‘Unprecedented’ Walkout: What Did Orator Dr. Robtel Pailey Say Statement That Annoyed The Americans? Considering Statement As “Provocative”
PHOTO: Inside the Centennial Memorial Pavillion during Friday’s Independence Day program
“Truth be told, the United States of America has taken more from us than we have received. Liberia is nobody’s stepchild.”
By Our Staff Writer
American diplomats in Monrovia are annoyed with lines in the speech of Liberia’s 177th Independence Day Orator, Dr. Robtel Pailey, as they are reported to have walked out of the Centennial Pavilion in Monrovia as the official ceremony was going on today, Friday, July 262024.
Why?
In her speech, Dr. Pailey, the Liberian born Professor at the London Schoold of Oriental and African studies said: “Truth be told, the United States of America has taken more from us than we have received. Liberia is nobody’s stepchild.”
The United States Embassy in Liberia described the Orator’s comment as “provocative”, thus prompting their storming out of the historic Pavilion on Ashmun Street in central Monrovia by uS Chargé D’Affaires Catherine Rodriguez.

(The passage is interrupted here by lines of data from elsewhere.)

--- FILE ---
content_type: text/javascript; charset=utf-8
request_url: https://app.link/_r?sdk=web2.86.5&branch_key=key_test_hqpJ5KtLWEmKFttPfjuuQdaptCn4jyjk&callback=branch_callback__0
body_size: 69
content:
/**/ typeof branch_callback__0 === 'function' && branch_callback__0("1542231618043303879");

A statement issued by the Americans shortly after said:
“Independence Day Celebrations should be a time for hope, unity and celebration. Introducing divisive rhetoric and unfounded accusations during such an event undermines its purpose. The CDA’s decision to walk out was a measured response to maintain the event’s decorum and spirit.”- US Embassy, Monrovia
In her 177th Independence Day Oration, Dr. Robtel Neajai Pailey. said the United States has taken so much from Liberia than it has given.
“We must forge new strategic partnerships based on mutual benefit and disabuse ourselves of the notion that we have a ‘special relationship’ with America. Truth be told, this so-called ‘special relationship’ only exists in our imagination. Lest we forget that the United States was one of the last countries to recognize our independence. Lest we forget that the United States has taken more from us than it has given. Lest we forget, the United States will always serve its own interests above all else. Once we accept these truths, we will appreciate that a re-imagined Liberia can never be anyone’s ‘stepchild,’ Dr. Pailey argued.
From the tone of her remarks, Dr. Pailey appeared to differ with people who refer to Liberia as America’s “step child”, as the Liberian international academic criticized the U.S. for what she called interfering in Liberia’s transitional justice process.
The US government was blamed by many critics for backing the Charles Taylor-led National Patriotic Front of Liberia (NPFL) rebels who invaded Liberia from neighbouring Ivory Coast on the eve of Christmas in 1989, thus sparking 14 years of fratricidal civil war which left at least 250,00 people killed. Taylor had earlier escaped US prison in Boston to lead the war, trained in Libya and used Ivorian territory to prosecute his rebel onslaught.
For many years after the war which officially ended in 2003, the US had been ambivalent about post-war justice for perpetrator of the war crimes and crimes against humanity committed.
In her speech, the 177th Independence Day Oratto wants a re-imagined Liberia is not only free from colonial relations of power, but also from colonial artefacts that cripple Liberia, adding that in this vein.
In a reference to Liberian national symbols and images patterned after those of America, Dr. Pailey reechoed calls made in the past to adopt national symbols that represent the “cultural breadth and historical depth” of our shared experiences.
”I urge us to forge a new political identity by re-imagining and revising these symbols. Why is the national motto on our seal not ‘the love of liberty united us here,’ as suggested by the Truth and Reconciliation Commission’s final report? Why are we still calling our highest national honor the ‘Most Venerable Order of Knighthood of the Pioneers of the Republic of Liberia’ when the word ‘pioneers’ remains politically charged? How could renaming our capital, Monrovia, help us to decolonize” Dr. Pailey said
”By the time free and formerly enslaved blacks arrived on the coast of pre-settler Liberia in the mid-nineteenth century, 250 years of migration had preceded them. So, our shared historical narrative must be that we are all immigrants. None of us belongs here more than the other. Dignity must define us,” she added.
The Liberian government of President Joseph Boakai has been distancing itself from the remarks by the Orator.
Information Minister Jerolinmek Piah is quoted by a local daily, FrontpageAfrica as saying, “She doesn’t work for the government. She is a private citizen. She has her right to freedom of expression. I do know about the Charge Affairs walking out and if she does that she knows her reasons.”